These results indicate that bile acids may coordinately regulate biliary bile acids and cholesterol secretion. Induction of hepatic, but not intestinal cholesterol and bile acid transporters may result in increased biliary cholesterol and bile acid secretion with subsequent fecal elimination in Cyp7a1-tg mice. To test if increased hepatic Abcg5/g8 expression in Cyp7a1-tg mice could be due to bile acid activation of FXR, we treated mouse hepatocytes with bile acids or a specific FXR agonist GW4064 and analyzed Abcg5/g8 mRNA expression levels. As shown in Fig. 4B, CDCA, CA
and learn more GW4064 treatment all significantly induced Abcg5/g8 mRNA expression levels in mouse hepatocytes. CDCA induction of Abcg5/g8 was stronger than CA, which is consistent with CDCA being a more efficacious FXR ligand. Furthermore, treating primary human hepatocytes with CDCA, CA, and GW4064 also induced ABCG5/G8 mRNA (Fig. 4C) and protein expression (Fig. 4D), suggesting that FXR induction of ABCG5/G8 is conserved in human hepatocytes. To our surprise, an LXR agonist TO901317 or cholesterol did not induce ABCG5/G8 mRNA in human hepatocytes (Fig. 4C), in contrast to a previous report that LXR induce mouse Abcg5 and Abcg8 mRNA expression.10 These data suggest that LXR may differentially
regulate ABCG5 and ABCG8 expression Lapatinib mouse in mouse and human hepatocytes.

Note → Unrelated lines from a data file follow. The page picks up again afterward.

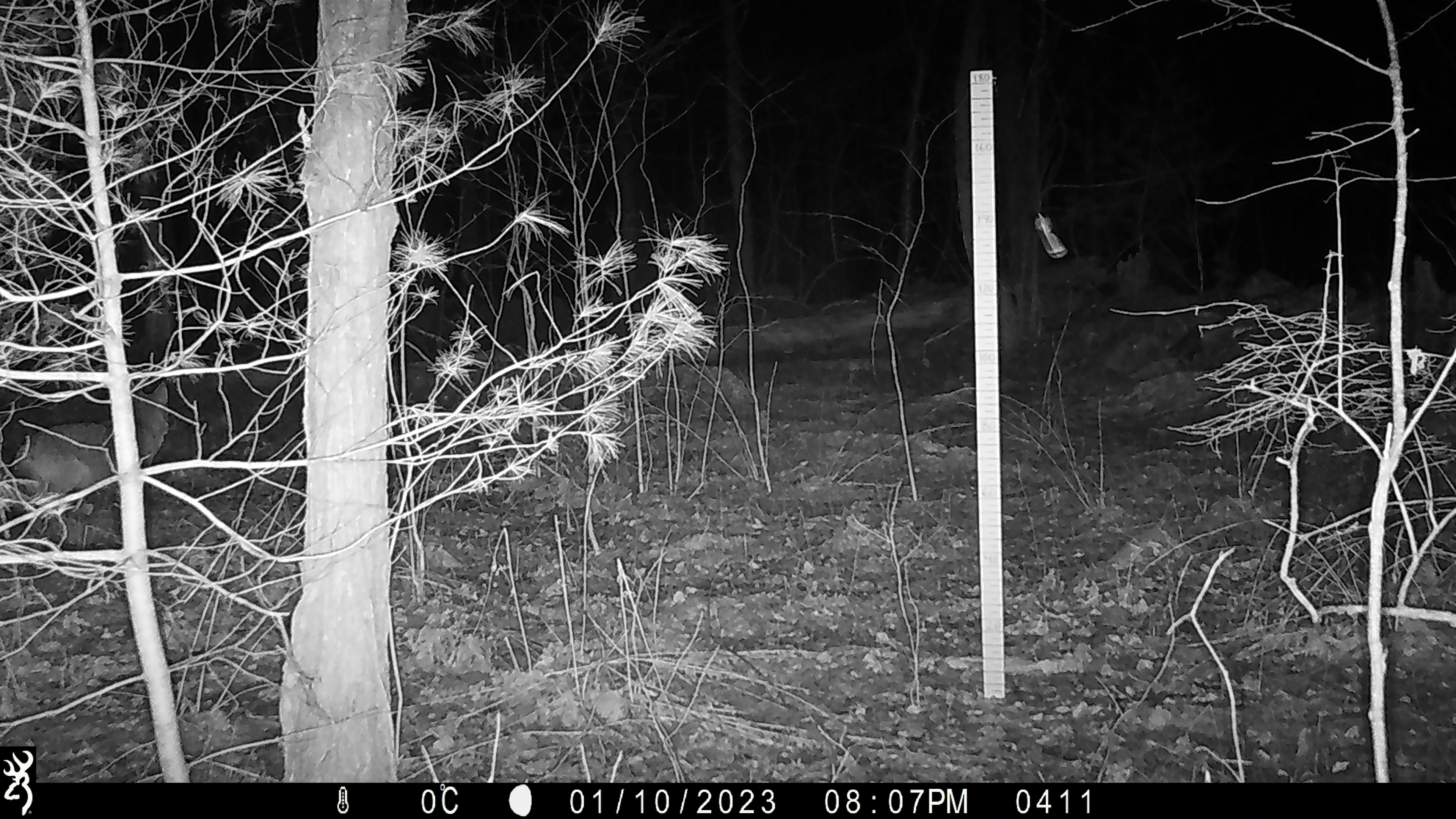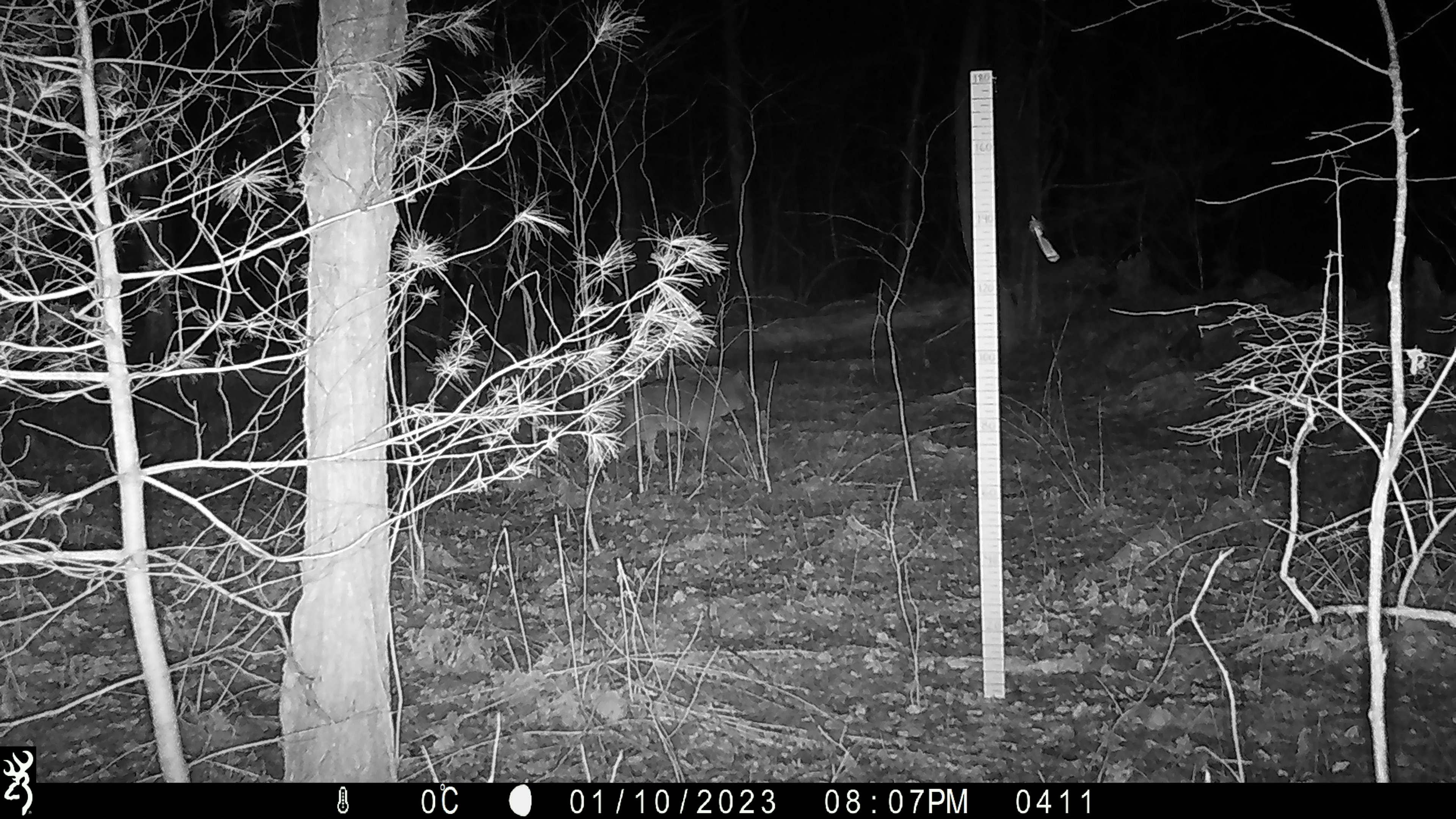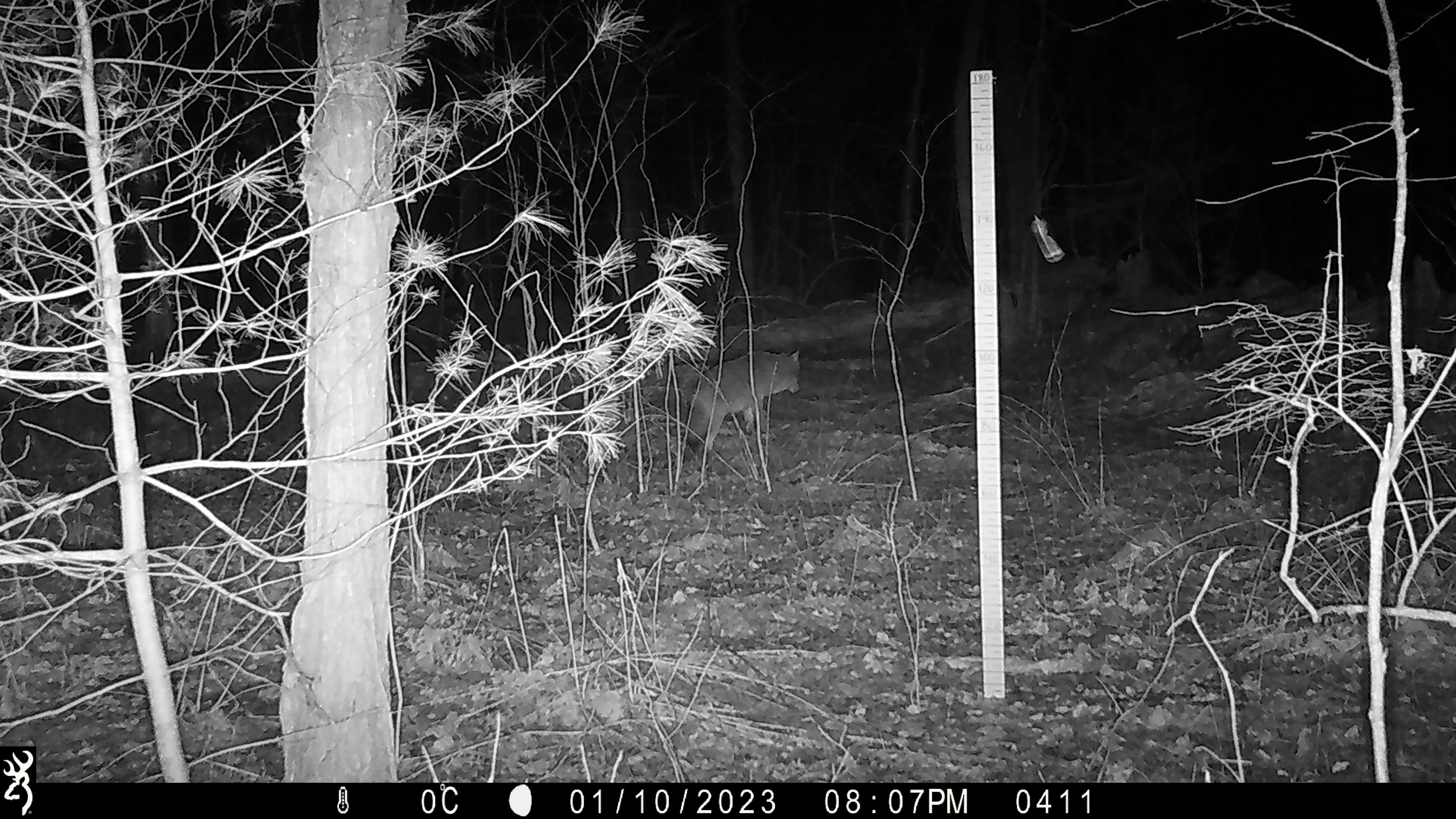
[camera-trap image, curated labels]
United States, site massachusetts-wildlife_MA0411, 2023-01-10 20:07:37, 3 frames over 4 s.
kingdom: Animalia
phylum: Chordata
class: Mammalia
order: Carnivora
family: Canidae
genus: Canis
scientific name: Canis latrans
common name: coyote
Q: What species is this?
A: Coyote (Canis latrans).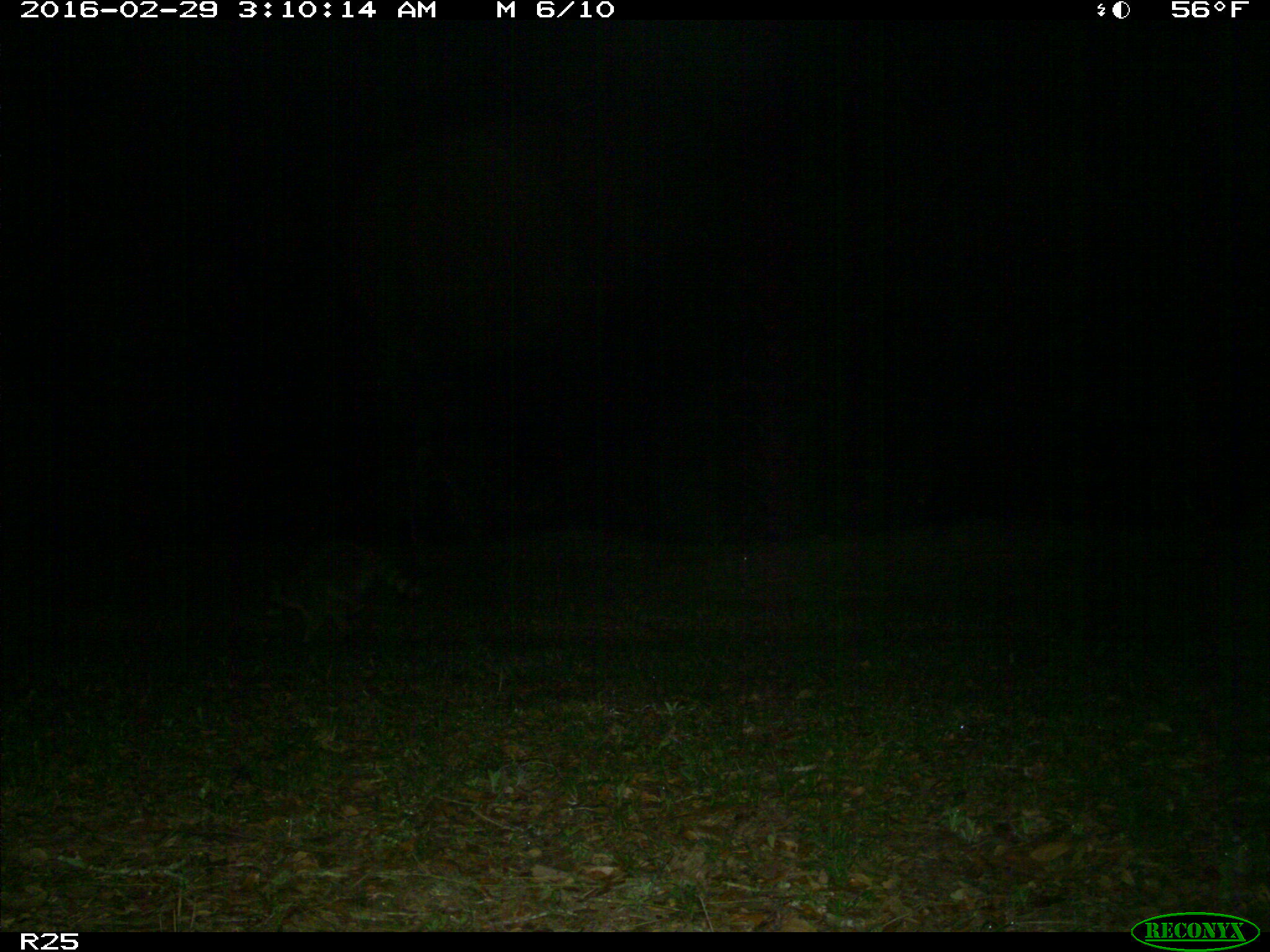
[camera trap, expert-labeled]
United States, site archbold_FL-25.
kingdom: Animalia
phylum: Chordata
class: Mammalia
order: Carnivora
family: Procyonidae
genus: Procyon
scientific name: Procyon lotor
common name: common raccoon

To further elucidate the molecular mechanism of FXR regulation of Abcg5/g8 gene expression, we performed Abcg5 promoter/luciferase (luc) reporter assays in HepG2 cells. We found that the Abcg5 reporter activities of the reporter plasmids −2041-luc, −1420-luc, −1160-luc, and −918-luc were strongly induced by GW4064 treatment. Reporter activities of shorter constructs −679-luc and −431-luc were not affected. These assays defined a functional FXR response element (FXRE) located
between nucleotides −680 and −918 on the Abcg5 promoter (Fig. 5A). Analysis of nucleotide sequences in this region identified an inverted repeat with one-base spacing (IR1) located between Sitaxentan nucleotides −682 to −669 on the Abcg5 promoter (or +309 and +322 of abcg8 in intron 1), which is a typical FXRE (Fig. 5A). EMSA showed that FXR/RXRα heterodimer bound to this putative FXRE, and that binding was abolished by excess of unlabeled probes containing the known FXRE from small heterodimer partner (SHP), or fatty acid synthase (FAS) genes, or by antibody supershift assay using an antibody against FXR (Fig. 5B). We then performed ChIP assays using mouse liver and intestine nuclei. ChIP assays showed that FXR occupied the Abcg5/g8 promoter in the mouse liver (Fig. 5C), but not in mouse intestine (Fig. 5D). A positive control showed that FXR occupied the Shp gene promoter in both mouse liver and mouse intestine (Fig. 5C,D).